There, White avoided security by climbing in through a basement window. At Moscone’s office, he asked a secretary whether he could see the mayor. Moscone buzzed him in. Shots rang out. As White rushed out of Moscone’s office and toward Milk’s, Feinstein spotted him.
“I was looking for Dan and he whipped by, and I said, ‘Dan!’ and he said ‘In a minute,’ Feinstein recounted at a Town Hall Los Angeles meeting years later. “And I heard the door slam. I heard the shots. I smelled the cordite. I went out of my office, Dan rushed right by me, and I walked into Harvey’s office.”

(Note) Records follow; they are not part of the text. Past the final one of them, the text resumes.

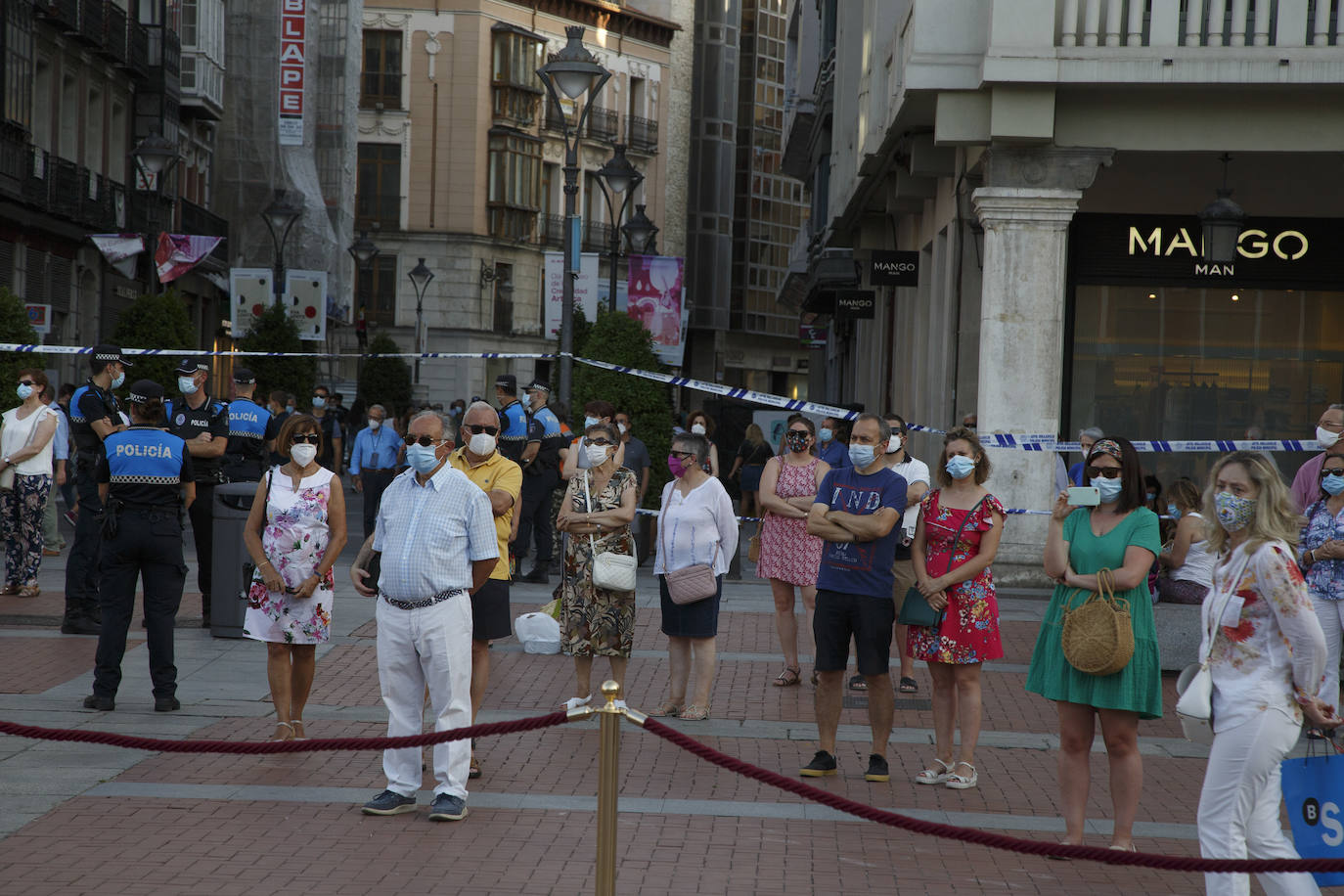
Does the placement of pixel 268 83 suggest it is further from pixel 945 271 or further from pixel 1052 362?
pixel 1052 362

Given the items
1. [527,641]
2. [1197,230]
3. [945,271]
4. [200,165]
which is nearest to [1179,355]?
[1197,230]

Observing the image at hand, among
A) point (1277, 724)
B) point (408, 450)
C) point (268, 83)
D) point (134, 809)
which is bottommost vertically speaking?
point (134, 809)

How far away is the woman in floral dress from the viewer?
29.1ft

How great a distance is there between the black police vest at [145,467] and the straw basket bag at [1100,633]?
550 centimetres

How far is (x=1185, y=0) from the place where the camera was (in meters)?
16.4

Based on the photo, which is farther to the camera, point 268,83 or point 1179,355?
point 268,83

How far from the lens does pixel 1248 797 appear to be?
224 inches

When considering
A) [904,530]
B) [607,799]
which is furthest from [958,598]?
[607,799]

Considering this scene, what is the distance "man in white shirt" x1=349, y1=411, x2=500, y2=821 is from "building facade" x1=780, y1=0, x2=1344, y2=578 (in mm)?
9861

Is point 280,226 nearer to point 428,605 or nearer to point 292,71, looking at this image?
point 292,71

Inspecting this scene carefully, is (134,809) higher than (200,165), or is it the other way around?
(200,165)

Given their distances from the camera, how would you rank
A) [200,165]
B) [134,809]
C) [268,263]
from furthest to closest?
[268,263] → [200,165] → [134,809]

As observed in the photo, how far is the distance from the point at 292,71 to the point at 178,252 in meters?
14.8

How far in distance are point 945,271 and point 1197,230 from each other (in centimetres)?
294
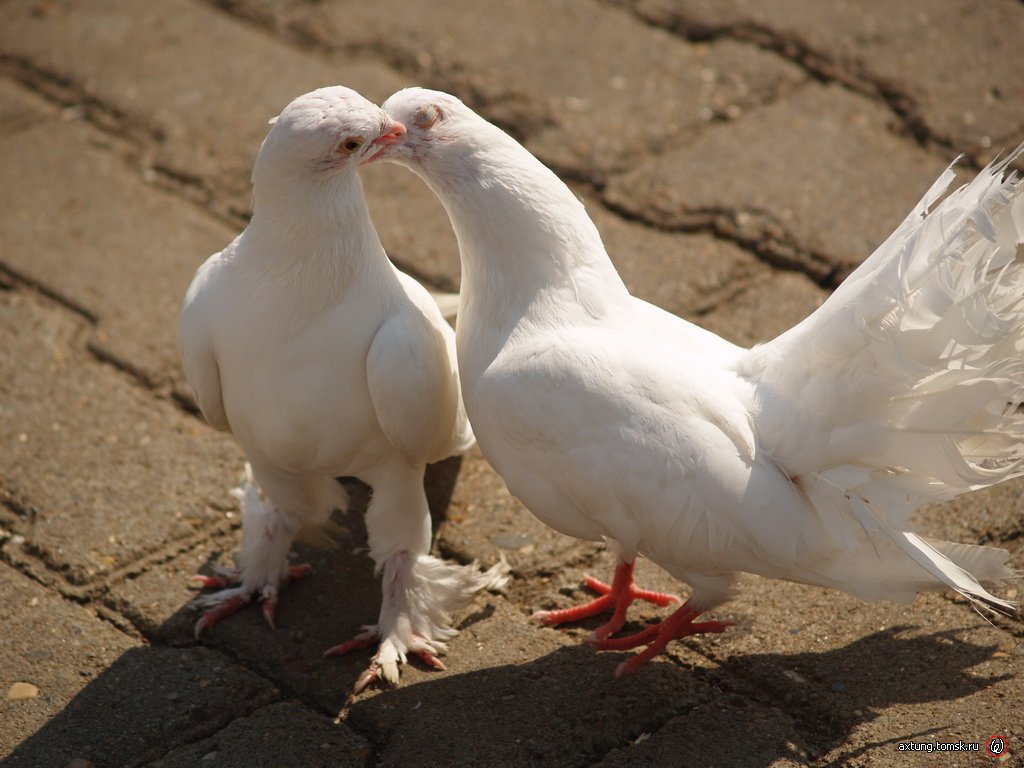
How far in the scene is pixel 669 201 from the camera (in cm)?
535

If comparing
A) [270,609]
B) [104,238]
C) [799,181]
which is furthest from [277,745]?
[799,181]

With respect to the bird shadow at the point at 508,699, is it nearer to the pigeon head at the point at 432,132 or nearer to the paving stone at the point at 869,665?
the paving stone at the point at 869,665

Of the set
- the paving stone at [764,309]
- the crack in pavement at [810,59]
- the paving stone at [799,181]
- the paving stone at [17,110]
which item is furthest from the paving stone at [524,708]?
the paving stone at [17,110]

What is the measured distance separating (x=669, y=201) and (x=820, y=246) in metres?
0.77

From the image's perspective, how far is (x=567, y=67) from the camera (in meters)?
6.26

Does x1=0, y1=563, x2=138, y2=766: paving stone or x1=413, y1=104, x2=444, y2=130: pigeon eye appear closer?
x1=413, y1=104, x2=444, y2=130: pigeon eye

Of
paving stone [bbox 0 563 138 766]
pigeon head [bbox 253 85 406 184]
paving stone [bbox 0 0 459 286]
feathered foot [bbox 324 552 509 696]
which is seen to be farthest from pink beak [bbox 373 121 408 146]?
paving stone [bbox 0 0 459 286]

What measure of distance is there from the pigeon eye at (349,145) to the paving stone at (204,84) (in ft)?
6.78

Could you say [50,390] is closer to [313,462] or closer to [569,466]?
[313,462]

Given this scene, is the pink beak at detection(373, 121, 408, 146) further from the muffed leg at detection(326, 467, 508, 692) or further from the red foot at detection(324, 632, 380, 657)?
the red foot at detection(324, 632, 380, 657)

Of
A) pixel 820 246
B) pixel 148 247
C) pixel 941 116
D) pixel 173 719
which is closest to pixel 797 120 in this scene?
pixel 941 116

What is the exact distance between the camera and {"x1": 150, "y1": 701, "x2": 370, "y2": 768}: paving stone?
10.1 ft

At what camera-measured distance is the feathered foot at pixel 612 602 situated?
347cm

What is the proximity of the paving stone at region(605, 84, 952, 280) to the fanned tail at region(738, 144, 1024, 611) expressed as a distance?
2134mm
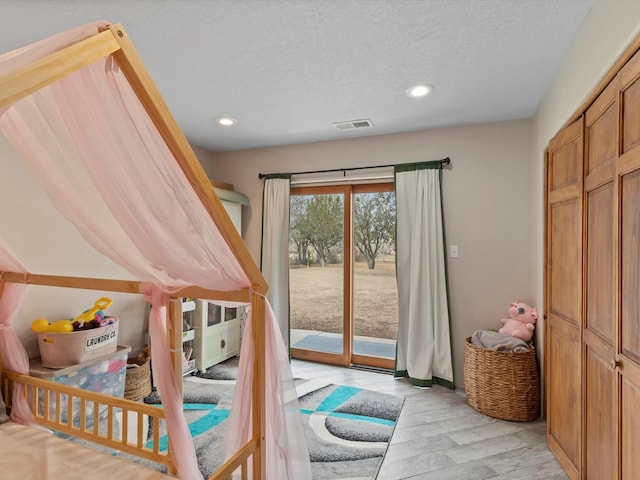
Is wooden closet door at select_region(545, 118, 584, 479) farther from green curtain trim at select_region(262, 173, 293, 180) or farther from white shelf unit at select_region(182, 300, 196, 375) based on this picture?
white shelf unit at select_region(182, 300, 196, 375)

Feinstein tried to find his pulse. Instead, she found a bullet hole.
Soon after, Feinstein stood in a corridor at the top of three marble steps. Looking stricken but calm, she spoke briefly, words that would one day introduce her to California voters.
“As president of the Board of Supervisors,” she said, “it is my duty to inform you that both Mayor Moscone and Supervisor Harvey Milk have been shot and killed.”
She insisted on holding a scheduled supervisors’ meeting so that San Franciscans would know their government was not in disarray. Milk’s seat was empty. So was White’s. After a few words and a silent prayer, Feinstein rapped her gavel and left.
Moments before, White had walked into a police station and surrendered.
That night, tens of thousands, their lighted candles held high, marched to City Hall in a passionate tribute to Milk. Joan Baez sang “Amazing Grace,” and Feinstein spoke. Two days later, the sky heavy with clouds, she took the microphone again on the City Hall steps and led San Francisco in a ceremony eulogizing its slain leaders.
Those days defined Feinstein. Before then, California political analyst Sherry Bebitch Jeffe said, “you didn’t see a woman take control the way she did, in an executive position. She didn’t dissolve in tears and scream and yell. She was in control. That added a lot to her ability to win when she did.”
The Board of Supervisors chose Feinstein as the city’s first female mayor. She would serve the rest of Moscone’s term.
Five months after the slayings, White went on trial. His attorney acknowledged that White had shot Moscone and Milk, but said he suffered from depression and could not have acted with premeditation, as required for a murder conviction.
A defense psychiatrist said White’s depression included bingeing on sugary foods. Jurors bought the argument, which became known as “the Twinkie defense,” and convicted White of voluntary manslaughter. He would serve less than five years in prison, and in 1985 would kill himself.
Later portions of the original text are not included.